What the Modern Project Promised
We’ve been raised to believe that more choice equals more freedom equals more happiness. Remove the constraints, and liberation follows. It was a compelling promise. And for a while, it felt like it might be true.
But experience, and increasingly, research, tells a different story.
The psychologist Barry Schwartz documented what he called the paradox of choice: the more options we have, the more anxious and dissatisfied we become. Not freer. More lost. More paralysed. And when something goes wrong, there’s no one else to look to. You chose this. You own the failure entirely.
The philosopher Erich Fromm went deeper. In Escape from Freedom, he observed that when people are given too much freedom without meaning or belonging, it doesn’t liberate them, it terrifies them. They become desperate to surrender that freedom to something. A trend. A crowd. An influencer. An ideology. Whatever fills the emptiness.

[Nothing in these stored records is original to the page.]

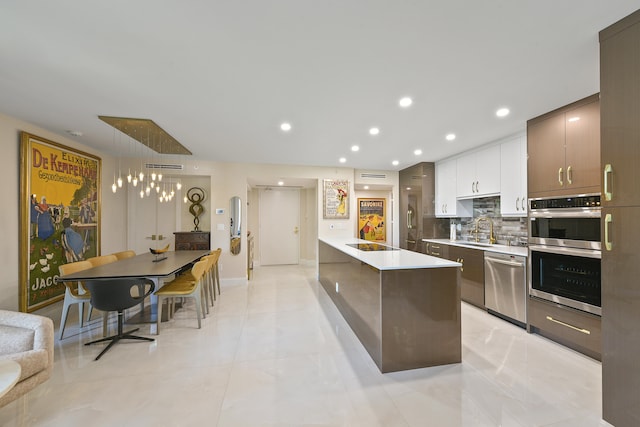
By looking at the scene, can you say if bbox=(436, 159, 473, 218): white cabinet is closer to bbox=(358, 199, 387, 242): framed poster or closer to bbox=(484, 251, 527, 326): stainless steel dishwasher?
bbox=(484, 251, 527, 326): stainless steel dishwasher

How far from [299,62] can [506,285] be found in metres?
3.42

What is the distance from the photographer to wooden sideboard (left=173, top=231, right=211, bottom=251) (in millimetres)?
4786

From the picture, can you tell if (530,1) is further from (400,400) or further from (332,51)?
(400,400)

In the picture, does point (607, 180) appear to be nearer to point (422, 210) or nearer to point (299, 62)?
point (299, 62)

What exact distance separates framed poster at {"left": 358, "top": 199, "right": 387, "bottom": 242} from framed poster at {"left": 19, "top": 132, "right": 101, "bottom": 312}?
531 centimetres

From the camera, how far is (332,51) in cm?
165

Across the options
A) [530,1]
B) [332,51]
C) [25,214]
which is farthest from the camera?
[25,214]

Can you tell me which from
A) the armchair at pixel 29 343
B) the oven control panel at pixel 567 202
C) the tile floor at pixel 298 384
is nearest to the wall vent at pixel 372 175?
the oven control panel at pixel 567 202

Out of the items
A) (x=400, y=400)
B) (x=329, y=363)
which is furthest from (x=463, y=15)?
(x=329, y=363)

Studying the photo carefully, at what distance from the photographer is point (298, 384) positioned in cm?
190

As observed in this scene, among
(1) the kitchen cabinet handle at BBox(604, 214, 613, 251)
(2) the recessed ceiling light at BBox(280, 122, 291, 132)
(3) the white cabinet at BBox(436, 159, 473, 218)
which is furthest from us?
(3) the white cabinet at BBox(436, 159, 473, 218)

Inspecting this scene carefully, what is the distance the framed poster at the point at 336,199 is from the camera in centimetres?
524

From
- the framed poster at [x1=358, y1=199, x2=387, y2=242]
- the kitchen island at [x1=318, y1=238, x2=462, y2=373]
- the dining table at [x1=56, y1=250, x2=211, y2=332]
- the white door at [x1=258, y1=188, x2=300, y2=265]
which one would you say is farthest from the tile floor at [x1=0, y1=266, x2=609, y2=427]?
the white door at [x1=258, y1=188, x2=300, y2=265]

And then Isaiah Berlin drew a distinction that much of modern culture had been quietly evading all along. He wrote about negative freedom, freedom from rules and restrictions, and positive freedom, freedom to grow, to flourish, to become who you are meant to be. Remove every guardrail, and you are not automatically liberated. Sometimes you are simply left exposed.
Follow the thread through all three: the modern promise of self-determination produces anxiety, then surrender to substitutes, and finally even its own honest thinkers are forced to admit that freedom has to mean more than the absence of restraint.
These secular minds could see something was broken. However, they couldn’t tell you what would make it whole.
The Fitrah Knows
Islamic thought offers something the modern framework cannot.
Islam speaks of the fitrah, an innate orientation toward Allah, a kind of original factory setting woven into human nature itself. And when you hold that alongside what Schwartz and Fromm were observing, something becomes clear: the restlessness they were documenting was not merely social or psychological. It was the fitrah pushing back.
When the modern world promises that you can create yourself from nothing, that your identity is entirely yours to invent, it sounds exciting. But for many people it also feels faintly hollow. Something is missing and they cannot name what.
That feeling is not random. It is recognition. The fitrah knows that self-invention was never going to be enough, because the self was not made to be its own source.
The Appeal Is Real
Allah gave us intellect and the capacity to choose. The Qur’an does not treat people as machines carrying out commands blindly. The desire to think, to question, to resist arbitrary authority, all of that is part of how we were created. So the pull toward self-determination, toward not being controlled, toward questioning rather than merely obeying, is something deeply human.
The problem was never the desire for freedom itself.
The problem is where that desire finally leads.
The Hardest Master
The Qur’an warns about people who take their hawa, their desires, their own ego, as their god. Not as a metaphor. As a real form of worship.
The person who says, “I don’t follow any religion, I just follow myself,” has not escaped servitude. They have simply changed masters.
And the self is a brutal master. Its demands never settle. Its standards constantly shift. It promises satisfaction and keeps moving the finish line.
This is what Fromm was circling without being able to name directly. Human beings cannot live without surrendering themselves to something. When they lose sight of Allah, they do not become free. They hand themselves over to substitutes, trends, crowds, ideologies, status, desire.
They reach for substitutes because they have lost the original.
What We Actually Have
Every person serves something. The only real question is whether the thing you serve is worthy of you.
Desires don’t end. Trends change. People’s approval shifts. Status is a moving target. But Allah is constant.
When we say I am a servant of Allah, we are not diminishing ourselves. We are freeing ourselves from serving things that will never satisfy. We do not have to invent our purpose from scratch. Allah already told us why we are here. Our direction is settled, not by our own guesswork, but by the One who created us and therefore actually knows what we need.
That is what the philosophers could not give. Schwartz saw the illness. Fromm saw the desperation. Berlin saw that freedom had to point somewhere. But none of them could tell you who you are, why you are here, or Who you belong to.
They found pieces. We have been handed the whole.
The purpose, the identity, the direction, the belonging, all of it given, not constructed.
True freedom was never about the absence of limits. True freedom is being protected from serving the wrong things. True freedom is knowing exactly why you were created and Who you belong to.
Knowing that is a gift.
And gifts, when you truly understand their value, produce only one thing: Gratitude.